To ensure food safety, the FDA recommends the following as minimum internal cooking temperatures:

  • Steak and Pork 145° F (rest cooked meat, 3 minutes) |
  • Seafood 145° F |
  • Chicken 165° F |
  • Ground Beef 160° F |
  • Ground Turkey 165° F |
  • Ground Pork 160° F

Customize It Instructions

  • If using filets mignon or sirloin steaks, pat dry. Cook until steak reaches desired doneness, or 4-6 minutes per side for medium/medium-well. Rest, 3 minutes. Steak thickness can vary; if you receive a thinner steak, we recommend checking for doneness sooner.

  1. 1

    Prepare Ingredients and Make Topping

    Cut cauliflower into bite-sized pieces.

    Crush almonds in shipping bag. In a mixing bowl, combine almonds, 1 tsp. olive oil, and a pinch of salt and pepper. Set aside.

    Mince chives.

    Halve garlic. Place garlic halves and 1 tsp. olive oil on a piece of foil and form a foil pouch around garlic.

    Pat chicken dry and season both sides with 1/4 tsp. salt and a pinch of pepper.

  2. 2

    Start the Mashed Cauliflower

    Bring a medium pot with cauliflower covered by water to a boil.

    Once boiling, cover and cook until fork-tender, 12-15 minutes.

    Remove from burner. Drain cauliflower in a colander. We recommend shaking the colander several times to remove as much excess water as possible.

    Return drained cauliflower to pot.

    While cauliflower cooks, continue recipe.

  3. 3

    Roast the Chicken and Garlic

    Place chicken on prepared baking sheet and top with an even layer of mayonnaise, then almond mixture, pressing gently to adhere.

    Place foil pouch with garlic on an empty space on baking sheet.

    Roast in hot oven until garlic has softened and chicken reaches a minimum internal temperature of 165 degrees, 15-20 minutes.
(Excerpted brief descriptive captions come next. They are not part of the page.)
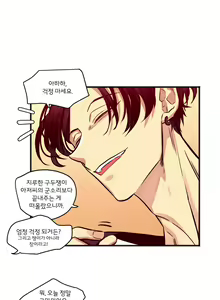 Page 207 of hadome 1-12 - preview thumbnail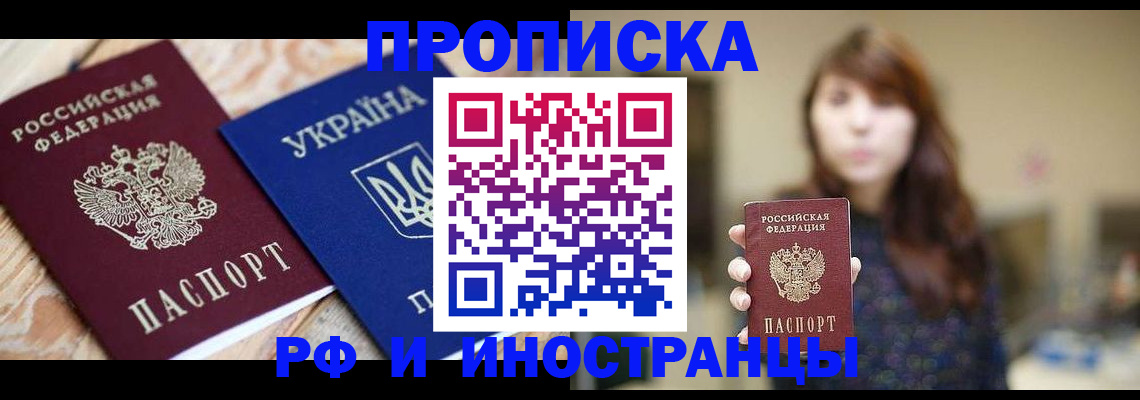 временная регистрация в Венёве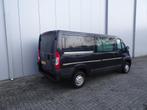 Peugeot Boxer 330 2.2 BlueHDi 120 L2H1 Premium airco, Auto's, Bestelauto's, Voorwielaandrijving, Stof, Gebruikt, 4 cilinders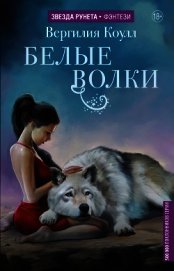 Белые волки
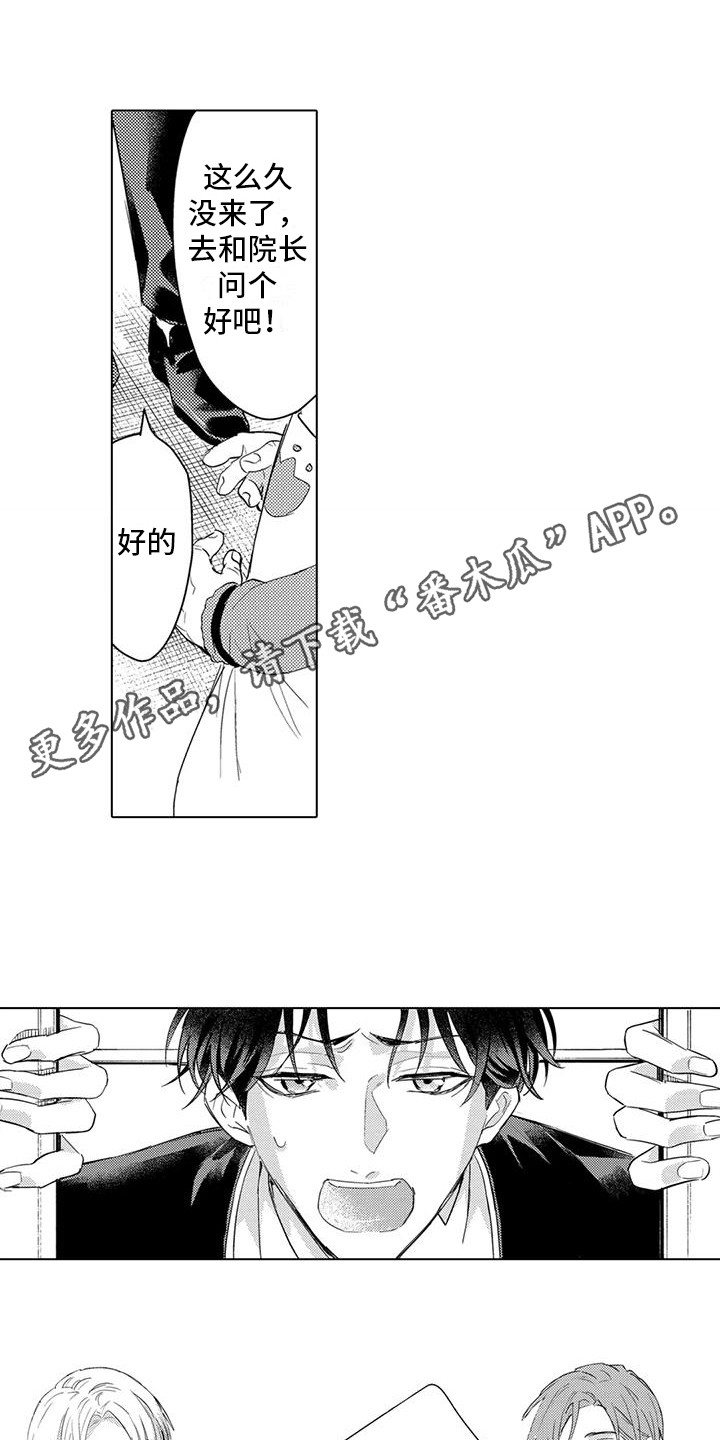 问题事务所漫画,第27章：志愿活动2图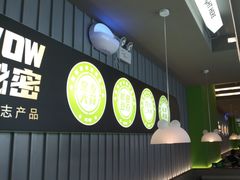 -蛙喔牛蛙(淮安吾悦店)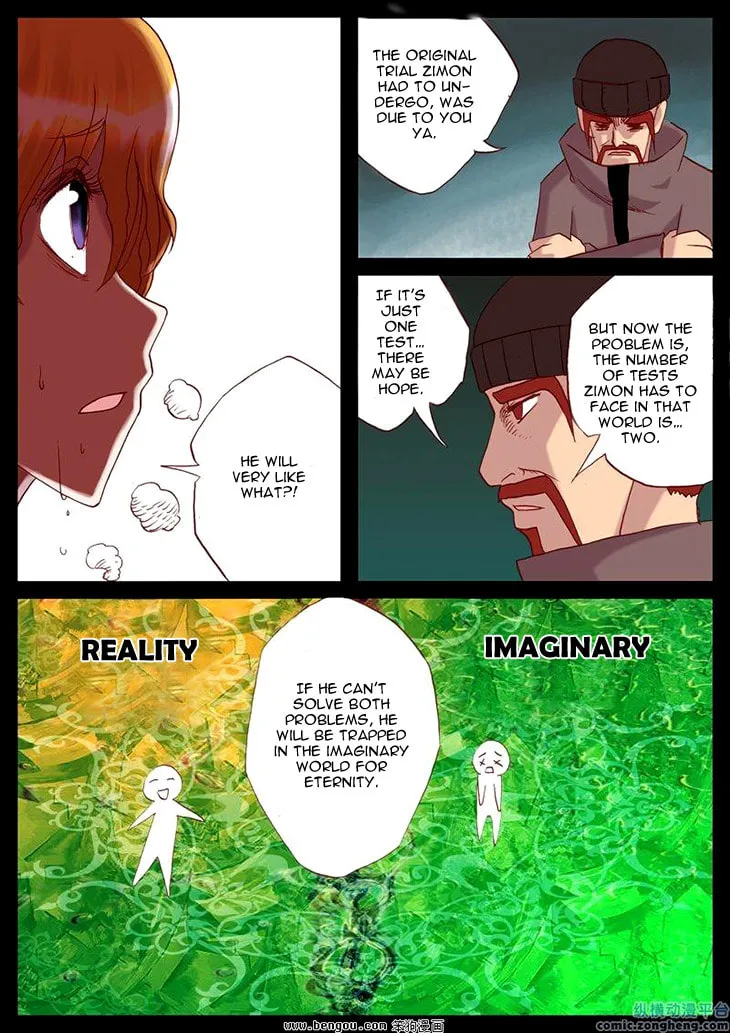 Pingpang Wangzi Chapter 36 page 7 - 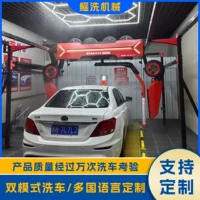 Полностью автоматическая автомойка бесконтактная 360 ° очистка оборудования без ручного сканирования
    While chicken and garlic roast, continue recipe.

  4. 4

    Make the Asiago Fondue

    Place a medium non-stick pan over medium heat. Add half the cream cheese (reserve remaining for cauliflower), 1/4 cup water, and a pinch of pepper to hot pan. Bring to a simmer.

    Once simmering, stir in Asiago until combined and smooth, 1-2 minutes.

    Remove from burner.

  5. 5

    Finish Mashed Cauliflower and Finish Dish

    Carefully remove roasted garlic from foil pouch.

    Add garlic, butter, half the chives (reserve remaining for garnish), a pinch of salt, and remaining cream cheese to pot with cauliflower. Mash until butter is melted and garlic and cauliflower are smooth.

    Plate dish as pictured on front of card, topping chicken with Asiago fondue and garnishing mashed cauliflower with remaining chives. Bon appétit!